→ **SUPPLIED DATA**

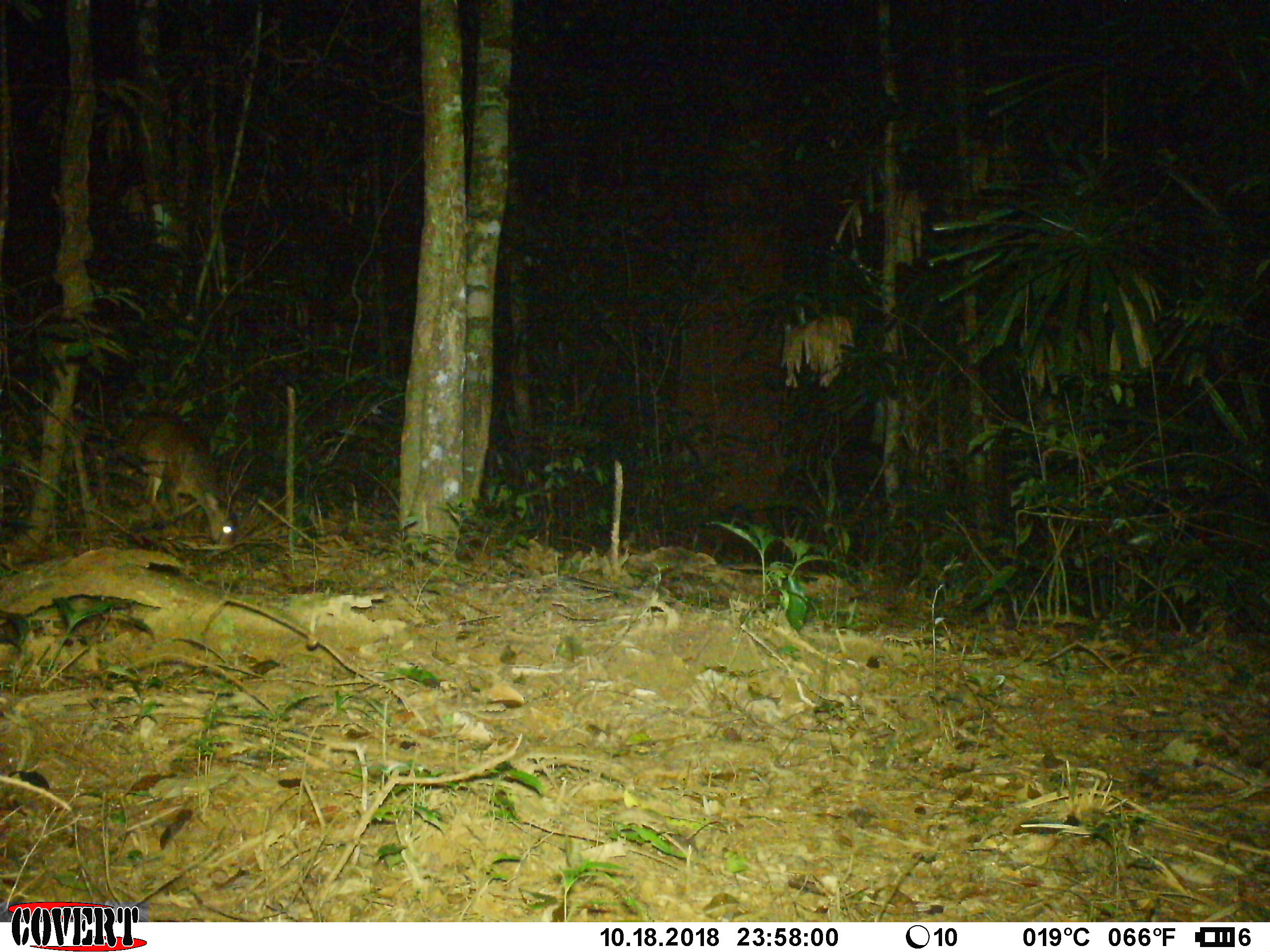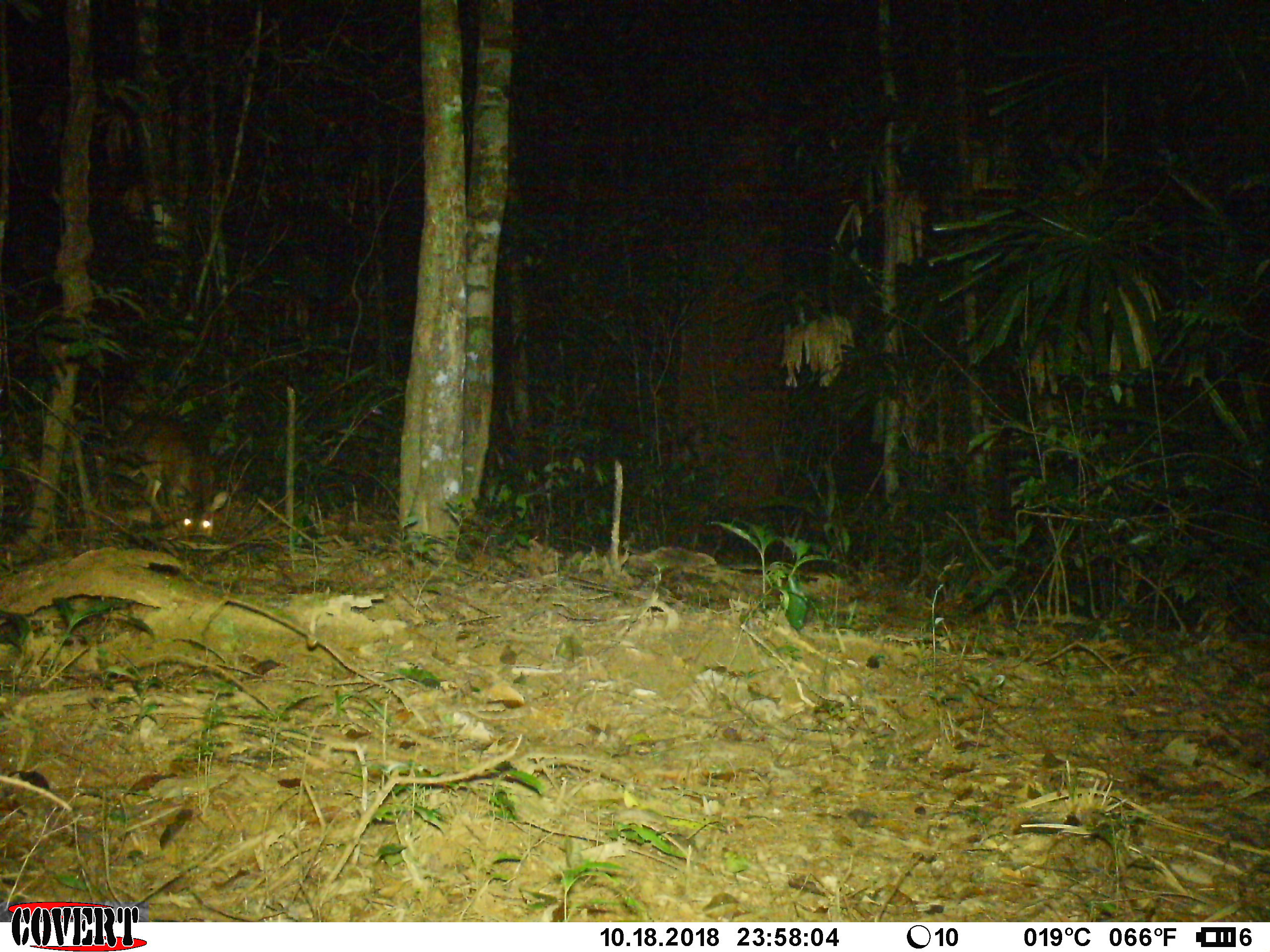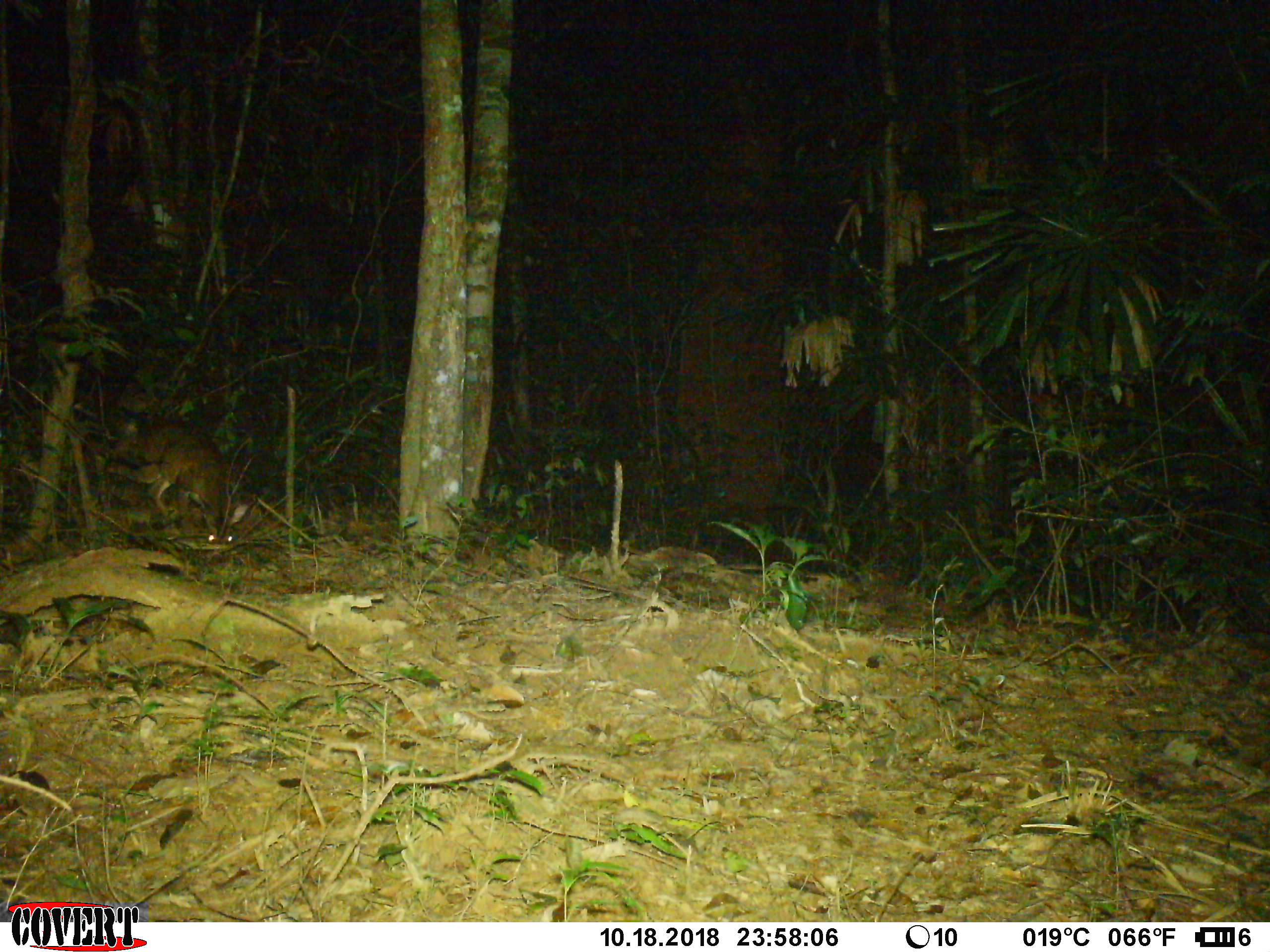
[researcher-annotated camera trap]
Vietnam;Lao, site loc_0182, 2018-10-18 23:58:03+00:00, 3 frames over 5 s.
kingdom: Animalia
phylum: Chordata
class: Mammalia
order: Artiodactyla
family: Cervidae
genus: Muntiacus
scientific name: Muntiacus vuquangensis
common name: large-antlered muntjac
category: large antlered muntjac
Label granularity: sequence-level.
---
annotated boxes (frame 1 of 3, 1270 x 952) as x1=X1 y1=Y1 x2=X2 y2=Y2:
large antlered muntjac: x1=110 y1=406 x2=234 y2=547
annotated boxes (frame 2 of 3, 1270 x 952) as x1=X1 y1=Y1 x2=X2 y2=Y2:
large antlered muntjac: x1=109 y1=397 x2=228 y2=542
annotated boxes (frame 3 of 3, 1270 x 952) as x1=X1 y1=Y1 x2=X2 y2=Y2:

→ **ASSIGNMENT**
Each record above must be returned exactly as written, with its pictures omitted.

→ **COMPLETED EXERCISE**
[researcher-annotated camera trap]
Vietnam;Lao, site loc_0182, 2018-10-18 23:58:03+00:00, 3 frames over 5 s.
kingdom: Animalia
phylum: Chordata
class: Mammalia
order: Artiodactyla
family: Cervidae
genus: Muntiacus
scientific name: Muntiacus vuquangensis
common name: large-antlered muntjac
category: large antlered muntjac
Label granularity: sequence-level.
---
annotated boxes (frame 1 of 3, 1270 x 952) as x1=X1 y1=Y1 x2=X2 y2=Y2:
large antlered muntjac: x1=110 y1=406 x2=234 y2=547
annotated boxes (frame 2 of 3, 1270 x 952) as x1=X1 y1=Y1 x2=X2 y2=Y2:
large antlered muntjac: x1=109 y1=397 x2=228 y2=542
annotated boxes (frame 3 of 3, 1270 x 952) as x1=X1 y1=Y1 x2=X2 y2=Y2:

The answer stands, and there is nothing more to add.